Age not a good barometer of tech savviness: Panellists

As going digital becomes more prevalent in Singapore, especially with the Covid-19 pandemic, many people may assume that the elderly are less savvy with technology and, as a result, are in danger of being left behind in the nation’s digital transformation.

But this is a misconception, and people from other age groups can be vulnerable too, said panellists yesterday at a discussion on not leaving anyone behind amid the Covid-19 digital tsunami.

Speaking at a Smart Nation and U panel discussion on the topic, Minister for Communications and Information S. Iswaran noted that there could be a gap among senior citizens in terms of their participation in going digital.

He added that the Government has launched a programme to help the elderly pick up tech skills.

“But I do want to very quickly dispel the notion that, somehow, seniors are not tech savvy, because there are many seniors who put us to shame,” said Mr Iswaran at the Marina Bay Sands hybrid broadcast studio where the discussion was held and streamed live from.

Dr Carol Soon, head of the Institute of Policy Studies’ (IPS) society and culture department, said that while it is unfortunate that people often perceive senior citizens as not tech savvy, and very susceptible to misinformation, “we see that with other demographic groups as well”.

It should not be assumed that even young people are all savvy and discerning, she added, pointing to a recent IPS study that found young people had different capabilities in spotting fake news.

“That’s also (a) very big challenge for policymakers, for representatives from the private sector and the people sector,” she said.

“It is no longer as simple as… zooming in on one particular demographic like people of low socio-economic status or seniors.”

Another issue raised during the panel discussion was how the move to get computers and phones into the hands of children from vulnerable families – to try to close the digital gap for them – has created another problem.

The children do not get enough supervision from their parents on using the devices and are thus prone to being exposed to online ills such as sexually explicit content.

On this, Mr Iswaran said it was very important that parents understand what avenues are available to them to manage their children’s exposure, especially when the children are younger.
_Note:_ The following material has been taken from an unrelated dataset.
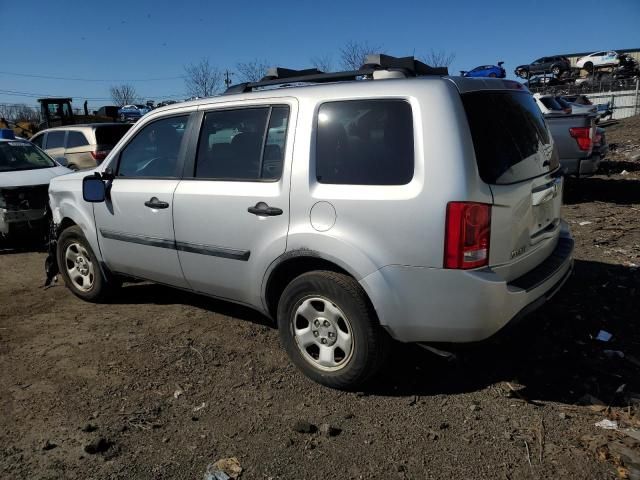 2015 Honda Pilot LX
Investing in education on this is key, and he said schools play an important role.

The discussion also touched on whether universal digital access should be a basic right for everyone in Singapore to help plug the digital divide between people who have access and those who do not.

To this, Mr Iswaran said universal access – to ensure everyone who needs access to the Internet gets it – “is something that we should be committed to”.

“However, what form it takes is something we shouldn’t be formulaic or doctrinal about,” he said, adding that Singapore should be prepared to explore different possibilities to achieve this.

While some people may think having each Housing Board flat wired up with Wi-Fi is the way to go, cost considerations aside, it may make more sense for some people to have mobile Internet access instead, he added.

But even as Singapore transforms digitally, one big concern is whether people without deep technology skills, or who are “tech lite”, will be left behind too.

In a separate evening dialogue on tech producers in a post-Covid-19 Smart Nation, Minister-in-charge of the Smart Nation Initiative Vivian Balakrishnan said that techies are important, but people with other skill sets are needed too.

“We actually need multidisciplinary teams – we need artists, we need musicians, we need designers. In fact, even more so now than before,” said Dr Balakrishnan, who is also Foreign Minister.

For instance, he said, it is not enough now to just know how to code a website, as people with an eye for design are also needed to create the site.

During the dialogue, an audience member said he was worried that local technology companies might be left out as more and more tech multinational corporations set up shop in Singapore.

On this, Dr Balakrishnan assured the audience that “we have to make sure that our local industry does not get left behind”, and local companies are “still the bedrock of our society and our economy”.

“The challenge, therefore, is how do we help you to compete with, or complement or be part of global supply chains,” he said.

Another pain point for companies that was raised was the shortage of tech talent even as demand for technology rises.

Dr Balakrishnan said that while local universities have increased their intake for tech courses, it is not enough to meet talent needs here.

This is why the Government is trying to encourage people to make a mid-career switch to tech, he said, adding that Singapore will also “need talent from outside to complement us”.

“We need a combination of confidence to (being) open, and to know that we can face the competition,” he said.